Author: B. Michael Radburn

Genre: Fiction/Crime Fiction

Publisher: Pantera Press

Published: August, 2016

RRP: $29.99

Format: Paperback

Pages: 364

Synopsis: A week of despair… a century of evil

Damaged but not yet broken, park ranger Taylor Bridges believes his ghosts are in the past – until a raging forest fire in an isolated canyon of The Falls lays bare the remains of a young woman… and a decade-old killing ground.

After the police enlist Taylor in their investigation, the evidence bizarrely points to a deranged preacher who reigned over The Falls a century ago.

But when a crucial witness and a policewoman disappear, it’s clear that a disciple of The Falls’ dark history is on the loose.

 

~*~

 

The Falls by B. Michael Radburn is the second book in the Taylor Bridges series. Still reeling from the death of his daughter Claire five years ago, The Falls follows on from The Crossing, and Taylor’s struggle with the disappearance and death of Claire. When the daughter of an old friend and her partner stumble across a body whilst exploring the Christiana Goldmine in Eldritch Falls, Taylor is called in to assist the police in the national park. Taylor must grapple with his guilt about Claire, and the emotions that this new case brings to the surface. As the case progresses, links to a string of ritualistic murders that span one hundred years. These murders become linked to a family who has lived in the area for generations, a family determined to keep the secrets of the past hidden away from prying eyes, whatever the cost may be.

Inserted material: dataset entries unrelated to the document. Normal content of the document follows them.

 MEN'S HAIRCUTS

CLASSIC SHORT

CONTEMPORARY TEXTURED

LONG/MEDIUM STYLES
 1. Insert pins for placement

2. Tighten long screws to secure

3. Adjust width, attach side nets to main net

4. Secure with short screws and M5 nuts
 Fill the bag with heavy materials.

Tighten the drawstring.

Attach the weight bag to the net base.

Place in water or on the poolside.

The daughter of Taylor’s friend, Aroha, becomes involved as a witness and later, is taken. Taylor and the police must find her before it is too late, and before other lives are endangered during the search for truth and its war with keeping secrets and continuing a legacy that has been in place for over one hundred years.

Michael Radburn has created a story using the natural environment and the fear of the unknown, or the fear of what we don’t understand. This gives the characters, both good, bad, and in between, concrete and believable motivations and desires that drive the story towards its relieving conclusion where the reader can finally take a deep breath and relax after the fast paced ride.

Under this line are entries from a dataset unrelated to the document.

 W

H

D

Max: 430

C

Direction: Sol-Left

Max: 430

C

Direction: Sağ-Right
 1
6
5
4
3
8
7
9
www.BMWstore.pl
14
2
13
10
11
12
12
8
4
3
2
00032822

This was my first adventure with Taylor Bridges, and I found that I did not need to have read the first book to enjoy this and understand what drove the characters. The mine and the bush of country Victoria was the perfect setting for this mystery, a place where anything could happen. Where shadows dance at the edges of the darkness, and where fear takes over. The novel kept up a good pace and kept me reading as long as possible to find out what happened, and to find out who survived and who didn’t. It is a story where people aren’t always what they seem, and that speaks to the human condition and its various degrees of sanity, desire and wanting to please people, but also, human desire for belief, and legacy. A haunting tale that will keep you up at night, I enjoyed reading this book, and hope that further books are forthcoming and will be just as intriguing as this one.